> **Requirement 1**
From the HoyaMind text, reproduce word for word the stretch from "adaptive testing (CAT)" through "scalable, human-centered ways.".
> **Requirement 2**
Decide whether each statement agrees with the HoyaMind text. For each, answer yes or no and quote the words of the text that decide it. (a) HoyaMind assesses a student's level of burnout with a computerized adaptive test model. (b) Free wellness resources on campus are heavily used. (c) HoyaMind is a product already in service at Georgetown University.
> **Requirement 3**
Rewrite the paragraph of the HoyaMind text that begins "While I was a graduate student at Georgetown" as a short list, keeping its main facts.

Exercise text Start Marker

HoyaMind

An adaptive burnout check-in tool for Georgetown students

AI

adaptive testing (CAT)

learning analytics

what if wellness check-ins were adaptive, fast, and actually led students to the help they need?

Graduate students experience high levels of stress, burnout, and anxiety. At the same time, free wellness resources on campus are underutilized.

HoyaMind is a speculative product concept that uses a computerized adaptive test (CAT) model to assess a student’s level of burnout and recommend support services at Georgetown University. It explores how learning analytics, AI, and design can support student mental health in scalable, human-centered ways.

seeing the gap

While I was a graduate student at Georgetown, I started noticing just how many wellness resources the university offers — yoga, swimming, tennis, meditation rooms, counseling services, group therapy, individual emergency sessions, academic coaching, and more. It’s a wide and generous ecosystem of support.

Exercise text End Marker
Provided information Start Marker

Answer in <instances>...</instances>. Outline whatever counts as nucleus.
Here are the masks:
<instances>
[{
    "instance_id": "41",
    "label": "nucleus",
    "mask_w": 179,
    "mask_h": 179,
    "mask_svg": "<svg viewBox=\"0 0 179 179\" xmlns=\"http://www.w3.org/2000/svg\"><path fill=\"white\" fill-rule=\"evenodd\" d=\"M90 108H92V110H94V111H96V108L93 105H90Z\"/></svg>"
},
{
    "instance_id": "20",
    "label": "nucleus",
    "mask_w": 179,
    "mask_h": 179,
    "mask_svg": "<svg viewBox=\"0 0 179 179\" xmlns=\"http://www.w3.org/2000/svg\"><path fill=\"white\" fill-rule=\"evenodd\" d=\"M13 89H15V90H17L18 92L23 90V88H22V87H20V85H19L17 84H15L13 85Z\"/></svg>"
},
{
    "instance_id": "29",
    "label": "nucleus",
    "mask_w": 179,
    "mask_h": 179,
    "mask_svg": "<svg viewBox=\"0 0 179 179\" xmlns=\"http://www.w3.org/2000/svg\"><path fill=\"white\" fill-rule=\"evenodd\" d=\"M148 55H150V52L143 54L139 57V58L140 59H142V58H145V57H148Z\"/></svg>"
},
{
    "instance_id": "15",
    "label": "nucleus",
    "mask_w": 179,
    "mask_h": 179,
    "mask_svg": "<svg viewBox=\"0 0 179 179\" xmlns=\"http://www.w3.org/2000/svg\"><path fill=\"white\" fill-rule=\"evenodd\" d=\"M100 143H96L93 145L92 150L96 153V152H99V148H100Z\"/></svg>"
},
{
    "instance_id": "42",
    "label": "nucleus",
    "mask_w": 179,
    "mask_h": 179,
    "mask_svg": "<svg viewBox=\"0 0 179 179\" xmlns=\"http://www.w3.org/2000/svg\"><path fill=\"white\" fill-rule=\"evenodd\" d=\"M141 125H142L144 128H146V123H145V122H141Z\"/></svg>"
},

Provided information End Marker

> **Problem solution 1**
adaptive testing (CAT)

learning analytics

what if wellness check-ins were adaptive, fast, and actually led students to the help they need?

Graduate students experience high levels of stress, burnout, and anxiety. At the same time, free wellness resources on campus are underutilized.

HoyaMind is a speculative product concept that uses a computerized adaptive test (CAT) model to assess a student’s level of burnout and recommend support services at Georgetown University. It explores how learning analytics, AI, and design can support student mental health in scalable, human-centered ways.

> **Problem solution 2**
(a) Yes: "uses a computerized adaptive test (CAT) model to assess a student’s level of burnout"
(b) No: "free wellness resources on campus are underutilized"
(c) No: "HoyaMind is a speculative product concept"

> **Problem solution 3**
- As a graduate student at Georgetown, the writer noticed how many wellness resources the university offers.
- These include yoga, swimming, tennis, meditation rooms, counseling services, group therapy, individual emergency sessions, academic coaching, and more.
- The writer calls this a wide and generous ecosystem of support.